The road to Aldergrove twisted through quiet countryside, the kind of landscape that had always made Aria Voss feel like an outsider in her own childhood. She had grown up in the city, raised mostly by tutors, nannies, and, eventually, corporate mentors. Her father lived on his private jet, and her mother existed in the glossy pages of business magazines so the estate had belonged almost exclusively to one figure which was Grandmother Elowen.
Elowen Voss.
A name that tasted like cold stone and lavender tea.
A woman who could silence a room simply by lifting an eyebrow.
Aria hadn't seen her in almost fifteen years.
Now, the estate belonged to her.
She slowed her black sedan as the wrought-iron gate rose into view. Two carved pillars flanked it, each etched with ivy patterns so intricate they looked alive. The gate itself was older than any skyscraper she had ever worked in, its metal blackened by time and storms.
Her driver an older man named Lennox who had served the Voss family for decades cleared his throat softly.
"Miss Voss," he murmured, "we're here."
Aria exhaled. "It feels smaller than I remember."
Lennox gave her a sympathetic look in the rear view mirror. "Most things do when we return as adults."
With a groan of rusted hinges, the gate swung open. The driveway curved through a canopy of towering oaks whose branches knotted together like arthritic fingers. It was late afternoon, and the sinking sun painted everything gold, even the dust kicked up by their tires.

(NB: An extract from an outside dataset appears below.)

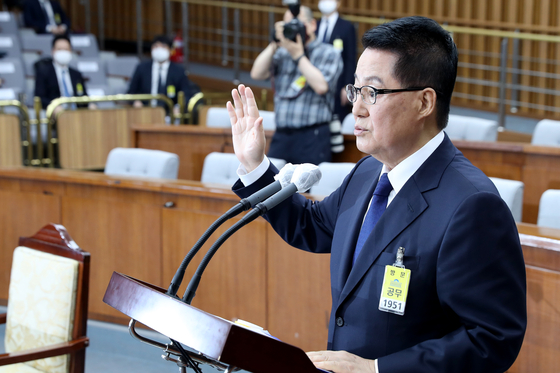 Park Jie-won, nominated to be the next chief of the National Intelligence Service, takes his oath during the nomination hearing at the National Assembly on Monday. [YONHAP]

As they drove deeper, the estate revealed itself slowly, reluctantly through breaks in the trees. The main mansion stood at the end of the drive, a sprawling structure of gray stone and dark wood, with gabled roofs and wide windows that reflected the last light of day. Vines draped along its walls, turning the architecture into something between a home and a relic.
Aria stepped out of the car before Lennox could come around to open the door. The scent hit her instantly earthy, floral, damp. The smell of moss after rain. The smell of Aldergrove.
A shiver ran through her.
You're the last Voss woman now, she thought.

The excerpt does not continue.